Les randonneurs se sont divisés en deux groupes et font la queue devant deux « cabinets » disposés dans de grandes tentes. Dans le premier, on se charge d’inscrire les nouveaux et de leur distribuer « l’uniforme » : casquette, t-shirt et podomètre. Dans le second, on leur fait un bilan de santé: prise de sang pour déterminer le taux de glucose, mesure de la tension artérielle.
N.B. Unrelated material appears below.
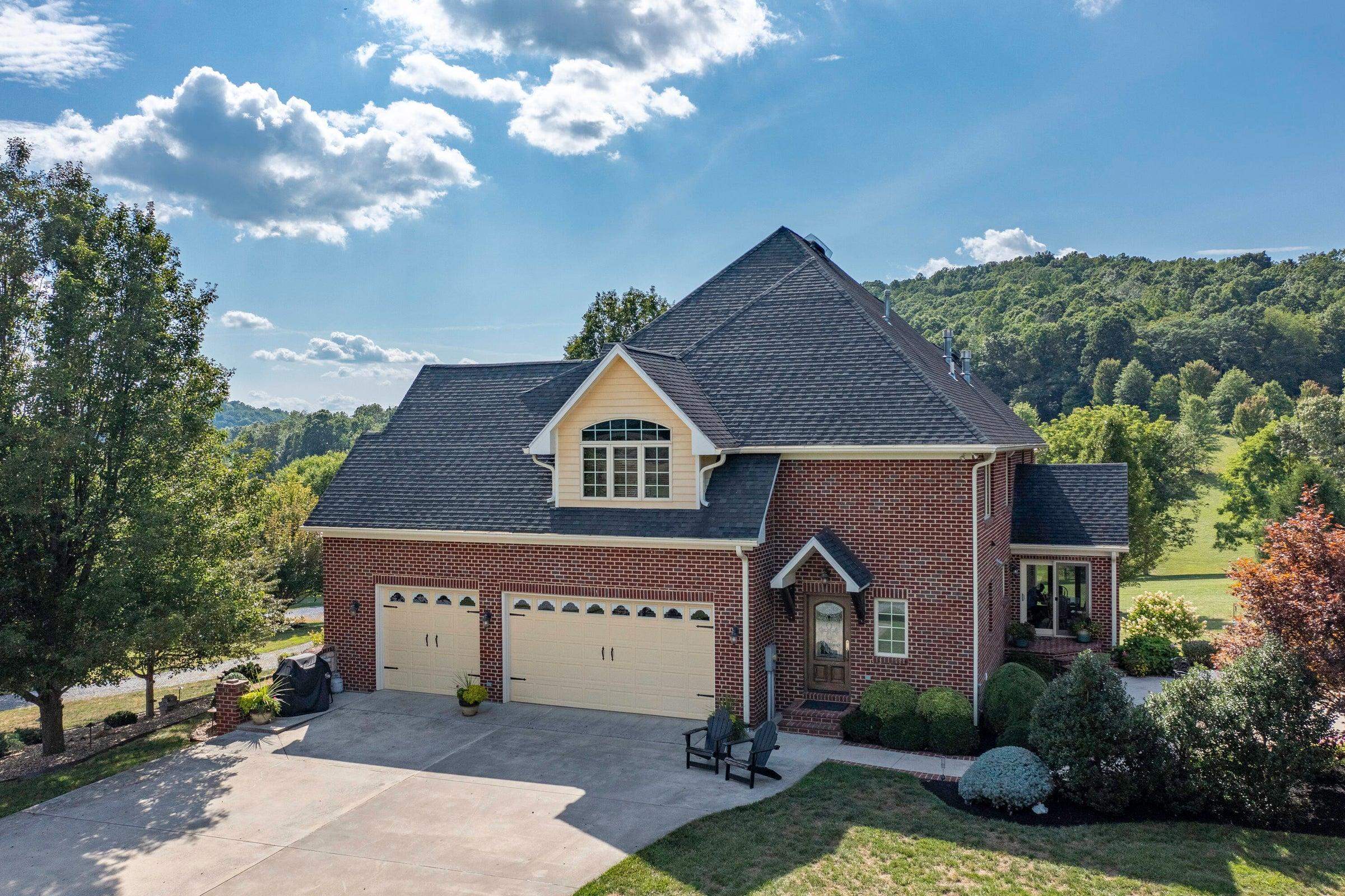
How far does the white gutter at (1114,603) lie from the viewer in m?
21.5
« Je suis chirurgien cardiaque. Nous sommes tous cardiologues ici. Il y a aussi des infirmières en chef et de simples aide-soignantes », explique l’un des bénévoles du projet, qui travaille au Centre Bakoulev.
Les promeneurs sont plutôt des personnes âgées vivant non loin du parc. Certains sont venus après avoir lu des prospectus distribués près du métro, d’autres ont été dirigés depuis le Centre Bakoulev.
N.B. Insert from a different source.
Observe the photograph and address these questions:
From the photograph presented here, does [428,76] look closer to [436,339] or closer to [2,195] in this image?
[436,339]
« En Russie, il y a près de 700 000 médecins, si chacun promène une centaine de personnes, ce sera bénéfique pour une grande partie de la population. Car même en France, où la médecine sociale est si développée, les établissements traitant l’arythmie peuvent prendre en charge seulement 3% des malades même en travaillant 24h sur 24, 7 jours sur 7 », explique Léo Bokeria.
Dès qu’il apparaît, ses « patients » l’encerclent jusqu’à la fin de la balade. Grand, le rose aux joues, il écoute l’air très sérieux mais répond toujours avec un sourire chaleureux. Il parle des médicaments, des traitements, il entend chacun et « écoute » même parfois le coeur.
« Nous discutons aussi bien des tout nouveaux traitements que des méthodes simples, apprises dans l’enfance mais oubliées. Ne pas trop manger, ni trop boire, ne pas fumer, se coucher à heure régulière, se lever de bonne humeur, en deux mots : mener une vie saine ». Il se souvient que c’est sa mère qui lui a inculqué les préceptes d’un mode de vie sain. « Elle nous a consacré toute sa vie et je lui suis extrêmement reconnaissant de m’avoir appris la vie, jusqu’à mes 15 ans, où je suis devenu un garnement comme tous à cet âge. Grâce à elle, j’ai pu grandir sans porter atteinte à ma santé. Pourtant nous vivions dans un quartier à risque ».
Leo Bokeria annonce le départ de la promenade et ouvre la marche en tenant une petite fille par la main. Il essaie tranquillement de répondre à la myriade de questions, tout en plaisantant, racontant des anecdotes sur sa profession, se rappelant des promenades précédentes. Dans la foule, on entend des bribes de phrases : « Réunissons-nous pour la Journée de la ville » ou « la santé dans la philosophie de Descartes... ».
Il avoue n’avoir jamais pensé à une carrière publique avant d'avoir reçu en 2003 la proposition de rédiger une lettre de santé adressée aux citoyens russes. « Je me suis dit que j’aurais beaucoup à dire sur la santé. J’ai accepté. Nous avons commencé à publier en Russie un atlas : La santé, grandeur de la nation. Ce sont des cartes géographiques sur lesquelles sont marquées, par régions, les maladies les plus courantes, le nombre de terrains de sport, de prisonniers et beaucoup d’autres informations. Ce livre a eu un impact sérieux. Les gouverneurs ont commencé à s’intéresser aux régions voisines en se demandant « Pourquoi cet événement n'existe-t-il pas dans ma région ? ».
Maintenant Léo doit être partout à la fois : à la mi-août, il inaugurait le premier circuit pédestre à Samara, l’ouverture d’un nouveau circuit est prévue dans le parc moscovite de Tsaritsyno au début de septembre, et il prépare un nouvel atlas : La santé dans les pays de la CEI.
Tandis que notre balade s’achève, les participants se dirigent vers l’équipe médicale pour comparer les indicateurs de signes vitaux avec ceux des promenades précédentes.
« Je me sens très bien, une légère fatigue. La tension a baissé et le moral est remonté ! », témoigne Zoïa Grigorievna, dont c’est la deuxième promenade. Et sûrement pas la dernière.